In de herfst van 2015 besteedde 39,7% van de leerlingen van 6-21 jaar bij wie autisme was vastgesteld 80% of meer van hun tijd aan i n een algemeen klaslokaal. Dit wordt vergeleken met 63,9% van de studenten met een ontwikkelingsachterstand of 47% met emotionele stoornissen.

DoofblindheidEdit

Volgens IDEA wordt doofblindheid gedefinieerd als ‘gelijktijdig horen en visuele beperkingen, waarvan de combinatie zulke ernstige communicatie- en andere ontwikkelings- en onderwijsbehoeften veroorzaakt dat ze niet kunnen worden ondergebracht in speciale onderwijsprogramma’s uitsluitend voor kinderen met doofheid of kinderen met blindheid. ”

DeafnessEdit

De minst beperkende omgevingsclausule stelt dat studenten onderwijs moeten kunnen volgen in een omgeving met ‘niet-gehandicapte leeftijdsgenoten’. In het geval van dove studenten zijn er echter veel gevallen waarin een reguliere klas niet de meest inclusieve, of minst beperkende omgeving.

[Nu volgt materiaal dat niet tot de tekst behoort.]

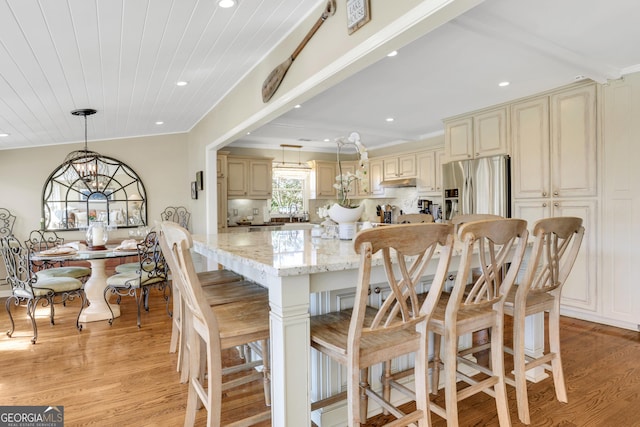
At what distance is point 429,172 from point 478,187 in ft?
5.20

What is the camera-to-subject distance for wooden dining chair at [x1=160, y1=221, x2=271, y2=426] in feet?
4.83

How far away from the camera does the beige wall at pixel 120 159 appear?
17.3ft

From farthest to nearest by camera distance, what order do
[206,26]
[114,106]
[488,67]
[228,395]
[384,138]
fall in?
[384,138]
[114,106]
[488,67]
[206,26]
[228,395]

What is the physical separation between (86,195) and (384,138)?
5.15 m

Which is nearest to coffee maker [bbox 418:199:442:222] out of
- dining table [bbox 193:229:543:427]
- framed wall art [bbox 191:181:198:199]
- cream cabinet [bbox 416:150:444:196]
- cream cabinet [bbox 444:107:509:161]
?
cream cabinet [bbox 416:150:444:196]

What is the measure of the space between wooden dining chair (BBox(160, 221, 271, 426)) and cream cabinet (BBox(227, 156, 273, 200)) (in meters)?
4.61

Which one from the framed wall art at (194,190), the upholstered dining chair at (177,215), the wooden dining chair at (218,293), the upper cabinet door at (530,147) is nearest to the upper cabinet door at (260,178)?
the framed wall art at (194,190)

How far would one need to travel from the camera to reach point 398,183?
6.42 m

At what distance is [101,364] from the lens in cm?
267

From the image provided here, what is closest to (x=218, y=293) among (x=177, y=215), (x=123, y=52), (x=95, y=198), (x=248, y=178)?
(x=123, y=52)

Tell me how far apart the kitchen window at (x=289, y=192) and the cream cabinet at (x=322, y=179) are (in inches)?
10.8

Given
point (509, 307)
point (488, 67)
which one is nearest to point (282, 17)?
point (488, 67)

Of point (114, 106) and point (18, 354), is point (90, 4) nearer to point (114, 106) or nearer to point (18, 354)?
point (114, 106)

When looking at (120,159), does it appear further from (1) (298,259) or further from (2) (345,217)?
(1) (298,259)
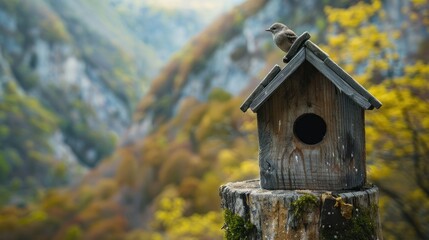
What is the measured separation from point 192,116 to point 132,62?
304ft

Sommige aanpassingen kunnen worden gemaakt om een reguliere school geschikter te maken voor een dove leerling, zoals tolken, een programma voor doven binnen een reguliere school met dove leeftijdsgenoten en taalmodellen, of CA RT-diensten. Deze zijn echter niet altijd voor elke dove leerling succesvol. Dove woon- en dagscholen bieden bepaalde voordelen die de typische LRE niet zou hebben, zoals het plaatsen van dove studenten in klaslokalen met kinderen van hun eigen leeftijd en mate van gehoorverlies, en met personeel dat gecertificeerd is om doven te werken, om sociale interactie te vergemakkelijken. Dovenscholen kunnen ook beschikken over gespecialiseerde onderwijsapparatuur en buitenschoolse activiteiten die communicatief toegankelijk worden gemaakt voor doven om de groei emotioneel en cognitief te bevorderen.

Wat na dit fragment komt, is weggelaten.